Up to 105,000 people with dementia in residential care are wrongly given antipsychotic drugs, an inquiry by MPs has today revealed.
The all-party parliamentary group on dementia found that over-prescribing is a significant problem in many care homes, with experts estimating that 70% of prescriptions are inappropriate.
The group launched the probe last November to establish how antipsychotic drugs are used in care homes. It followed concerns among carers and patient organisations that the drugs were over-prescribed. Research shows they can cause serious side-effects, including sedation and dizziness, and can double the risk of death and treble the risk of stroke.
They are widely used as a response to challenging behaviour in dementia patients, but evidence suggests that most prescribing is inappropriate and used for mild symptoms.
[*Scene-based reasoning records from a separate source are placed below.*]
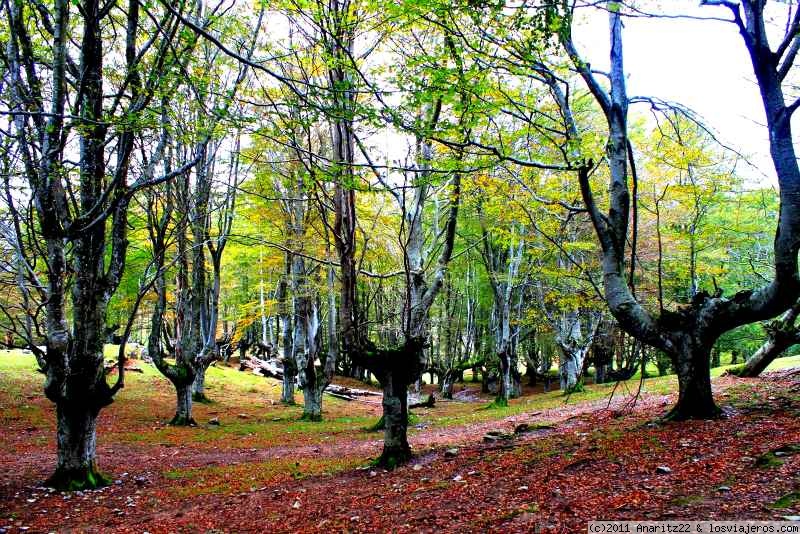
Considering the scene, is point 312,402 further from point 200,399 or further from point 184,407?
point 200,399

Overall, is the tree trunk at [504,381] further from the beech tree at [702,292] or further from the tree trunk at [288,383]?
the beech tree at [702,292]

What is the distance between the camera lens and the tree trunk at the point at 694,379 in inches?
246

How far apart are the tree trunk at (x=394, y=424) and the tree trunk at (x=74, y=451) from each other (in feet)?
14.9

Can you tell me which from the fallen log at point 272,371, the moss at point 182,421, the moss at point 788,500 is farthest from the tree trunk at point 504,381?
the moss at point 788,500

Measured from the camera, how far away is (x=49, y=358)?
7.04 metres

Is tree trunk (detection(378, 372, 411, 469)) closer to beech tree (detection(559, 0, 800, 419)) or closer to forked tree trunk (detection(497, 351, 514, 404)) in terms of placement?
beech tree (detection(559, 0, 800, 419))

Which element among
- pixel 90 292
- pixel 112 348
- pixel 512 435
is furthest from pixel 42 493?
pixel 112 348

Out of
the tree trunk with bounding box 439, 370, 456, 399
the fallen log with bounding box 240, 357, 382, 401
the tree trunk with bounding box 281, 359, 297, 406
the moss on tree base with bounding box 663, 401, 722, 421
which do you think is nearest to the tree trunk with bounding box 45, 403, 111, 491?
the moss on tree base with bounding box 663, 401, 722, 421

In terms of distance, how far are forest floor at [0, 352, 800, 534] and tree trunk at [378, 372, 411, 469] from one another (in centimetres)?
30

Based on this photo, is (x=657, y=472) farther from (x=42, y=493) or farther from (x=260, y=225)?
(x=260, y=225)

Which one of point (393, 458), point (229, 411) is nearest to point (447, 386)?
point (229, 411)

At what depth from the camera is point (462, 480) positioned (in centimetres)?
587

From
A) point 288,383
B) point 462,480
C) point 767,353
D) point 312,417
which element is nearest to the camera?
point 462,480

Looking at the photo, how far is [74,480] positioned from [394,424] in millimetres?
4932
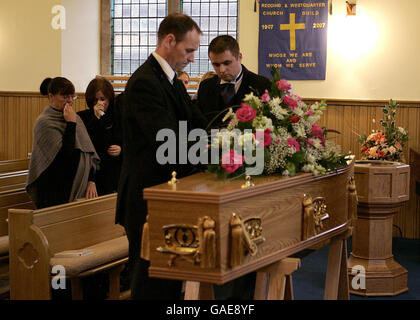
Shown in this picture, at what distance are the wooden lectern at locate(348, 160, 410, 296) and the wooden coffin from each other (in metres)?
2.80

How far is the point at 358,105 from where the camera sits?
781 centimetres

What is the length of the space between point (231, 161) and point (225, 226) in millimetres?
382

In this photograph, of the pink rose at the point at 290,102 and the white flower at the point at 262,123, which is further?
the pink rose at the point at 290,102

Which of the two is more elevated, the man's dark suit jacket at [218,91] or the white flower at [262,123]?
the man's dark suit jacket at [218,91]

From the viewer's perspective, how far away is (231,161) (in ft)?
8.96

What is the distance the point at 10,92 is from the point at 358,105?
492 cm

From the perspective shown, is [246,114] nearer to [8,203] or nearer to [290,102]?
[290,102]

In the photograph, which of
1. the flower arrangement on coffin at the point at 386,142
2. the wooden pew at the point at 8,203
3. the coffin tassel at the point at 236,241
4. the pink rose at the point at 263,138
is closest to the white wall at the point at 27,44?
the wooden pew at the point at 8,203

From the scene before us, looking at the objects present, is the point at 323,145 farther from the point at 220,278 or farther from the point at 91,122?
the point at 91,122

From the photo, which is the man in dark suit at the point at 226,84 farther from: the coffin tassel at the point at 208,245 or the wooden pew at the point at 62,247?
the coffin tassel at the point at 208,245

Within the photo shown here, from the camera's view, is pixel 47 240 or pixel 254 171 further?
pixel 47 240

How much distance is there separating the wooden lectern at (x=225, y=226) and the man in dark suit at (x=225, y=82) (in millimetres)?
1036

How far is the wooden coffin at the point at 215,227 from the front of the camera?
94.7 inches

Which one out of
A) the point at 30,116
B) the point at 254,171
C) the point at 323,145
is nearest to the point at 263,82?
the point at 323,145
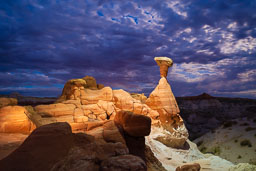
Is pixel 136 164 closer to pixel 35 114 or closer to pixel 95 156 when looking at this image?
pixel 95 156

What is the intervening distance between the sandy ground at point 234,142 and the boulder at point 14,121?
1779cm

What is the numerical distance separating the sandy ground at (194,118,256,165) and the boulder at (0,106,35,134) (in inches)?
700

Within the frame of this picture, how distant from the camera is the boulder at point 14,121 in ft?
25.9

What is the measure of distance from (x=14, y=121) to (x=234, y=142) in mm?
22210

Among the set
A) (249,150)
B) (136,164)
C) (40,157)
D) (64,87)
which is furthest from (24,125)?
(249,150)

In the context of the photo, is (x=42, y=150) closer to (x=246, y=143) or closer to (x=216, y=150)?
(x=246, y=143)

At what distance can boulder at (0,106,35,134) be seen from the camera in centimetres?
788

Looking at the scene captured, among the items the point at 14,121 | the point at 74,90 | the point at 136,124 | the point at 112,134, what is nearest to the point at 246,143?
the point at 136,124

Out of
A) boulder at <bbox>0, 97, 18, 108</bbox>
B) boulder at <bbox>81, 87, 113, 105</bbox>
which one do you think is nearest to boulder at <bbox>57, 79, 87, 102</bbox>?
boulder at <bbox>81, 87, 113, 105</bbox>

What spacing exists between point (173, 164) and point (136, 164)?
9.75m

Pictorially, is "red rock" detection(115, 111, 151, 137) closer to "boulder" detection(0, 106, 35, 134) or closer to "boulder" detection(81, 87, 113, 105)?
"boulder" detection(0, 106, 35, 134)

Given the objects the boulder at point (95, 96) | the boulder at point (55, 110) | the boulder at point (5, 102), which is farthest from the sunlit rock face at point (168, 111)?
A: the boulder at point (5, 102)

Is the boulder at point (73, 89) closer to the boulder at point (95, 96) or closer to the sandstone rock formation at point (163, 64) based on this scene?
the boulder at point (95, 96)

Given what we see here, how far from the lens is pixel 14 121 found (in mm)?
8148
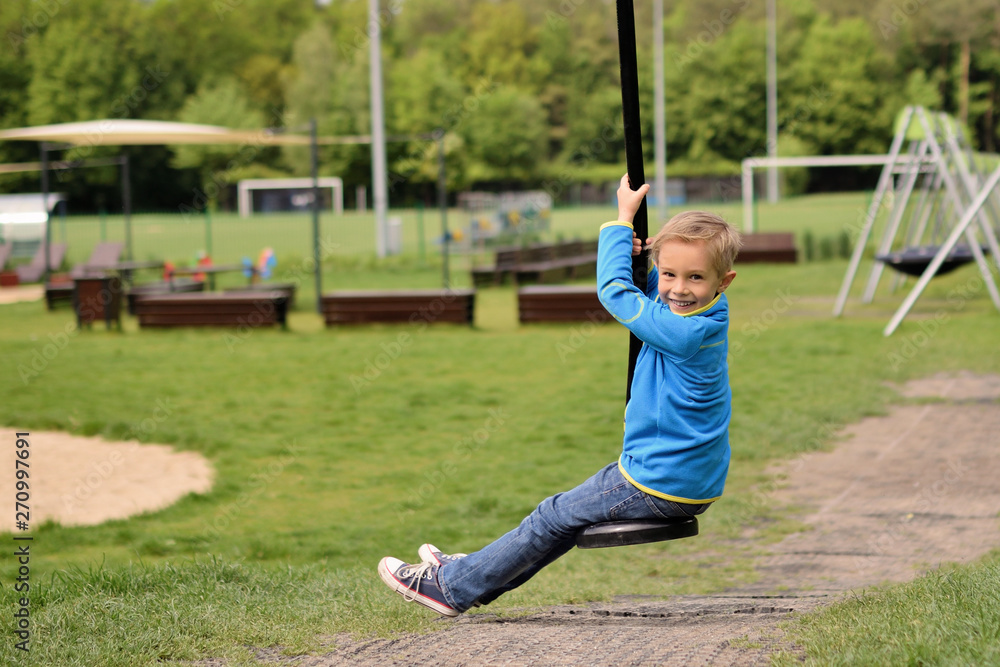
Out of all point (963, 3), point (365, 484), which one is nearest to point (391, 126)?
point (963, 3)

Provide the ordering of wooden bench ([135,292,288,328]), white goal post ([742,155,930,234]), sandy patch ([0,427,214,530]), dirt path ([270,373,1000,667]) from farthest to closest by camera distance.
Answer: white goal post ([742,155,930,234]), wooden bench ([135,292,288,328]), sandy patch ([0,427,214,530]), dirt path ([270,373,1000,667])

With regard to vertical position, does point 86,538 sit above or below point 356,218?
below

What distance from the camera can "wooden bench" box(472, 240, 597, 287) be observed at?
2112 cm

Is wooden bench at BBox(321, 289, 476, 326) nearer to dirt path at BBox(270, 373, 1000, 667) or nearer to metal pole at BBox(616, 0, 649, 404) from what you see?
dirt path at BBox(270, 373, 1000, 667)

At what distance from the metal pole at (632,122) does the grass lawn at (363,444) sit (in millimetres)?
1414

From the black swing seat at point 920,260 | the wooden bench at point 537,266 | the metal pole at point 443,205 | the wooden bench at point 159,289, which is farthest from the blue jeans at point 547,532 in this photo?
the wooden bench at point 537,266

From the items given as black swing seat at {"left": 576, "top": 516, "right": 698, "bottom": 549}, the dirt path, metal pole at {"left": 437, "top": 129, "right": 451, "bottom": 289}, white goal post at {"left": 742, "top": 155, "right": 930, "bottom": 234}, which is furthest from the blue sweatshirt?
white goal post at {"left": 742, "top": 155, "right": 930, "bottom": 234}

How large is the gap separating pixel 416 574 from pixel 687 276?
149cm

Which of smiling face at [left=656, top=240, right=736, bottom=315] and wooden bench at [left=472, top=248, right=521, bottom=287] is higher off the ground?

The problem is compounded by a lack of dementia care training for care home staff and inadequate care home leadership.
The report, A Last Resort, makes five recommendations it wants the government to take up in the forthcoming national dementia strategy.
They are: specialist dementia training for all care staff; families to be involved in all decisions about antipsychotics; more pro-active support for care home staff from GPs, community psychiatric nurses and psychiatrists; compulsory medical reviews for dementia patients every 12 weeks; a cost-effectiveness review by the National Institute for Health and Clinical Excellence and a national audit by the Care Quality Commission.
The parliamentary group’s chair, Jeremy Wright, said: “The government must end this needless abuse and make the five-point plan a key element of the national dementia strategy. Best practice guidelines are not enough – safeguards must be put in place to ensure antipsychotics are always a last resort.”